The Slatest

Obama Sounds Like He’s “Evolving” on the Death Penalty

President Barack Obama addresses the 70th annual United Nations General Assembly at the U.N. headquarters on Sept. 28, 2015, in New York City.  

Photo by Chip Somodevilla/Getty Images

President Obama has memorably talked about his changing views on gay marriage in terms of an “evolution” in his thinking. Could it be that the president is going through a similar evolution on the death penalty, which he has always publicly supported?   

In an interview published Friday, Marshall Project editor Bill Keller asked Obama whether it was true that he was “close” to declaring his opposition to capital punishment, as his former mentor and Harvard Law School professor Charles Ogletree asserted in a recent interview with the Washington Post.  

Obama stopped well short of saying yes, but the thought process he outlined betrays an obvious skepticism about the death penalty, at least as it is carried out in the United States.

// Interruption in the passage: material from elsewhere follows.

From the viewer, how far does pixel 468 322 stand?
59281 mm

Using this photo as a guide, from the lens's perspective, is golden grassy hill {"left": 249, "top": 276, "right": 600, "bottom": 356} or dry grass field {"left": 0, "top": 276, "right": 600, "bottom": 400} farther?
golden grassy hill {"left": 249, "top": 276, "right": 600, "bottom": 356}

“I will tell you, this is something I’ve struggled with for quite some time,” Obama said. “My historic position—and it’s heartfelt—[has been] that there are certain crimes that are so beyond the pale that I understand society’s need to express its outrage. So I have not traditionally been opposed to the death penalty in theory, but in practice it’s deeply troubling.”

Obama proceeded to rattle off a long list of reasons for his concern:  

We know, statistically, that there’s a racial bias that’s been built into the death penalty. We know that it is hugely inefficient and takes a long time. We know that there are people who have been on death row that have been freed, because later on it’s been proven that they were innocent. We know that in the application of the death penalty we’ve had recent cases in which, by any standard, it has not been swift and painless but rather gruesome and clumsy. And all of this, I think, has led me to express some very significant reservations.

Obama said he has asked the Department of Justice to look into the death penalty and that he is “taking a real hard look at it” as he pursues other reforms in the realm of criminal justice.

An evolution on capital punishment from Obama would come in the wake of a year that saw the pope forcefully condemn the practice in front of Congress, and Supreme Court Justices Stephen Breyer and Ruth Bader Ginsburg unambiguously assert that they believe it to be unconstitutional.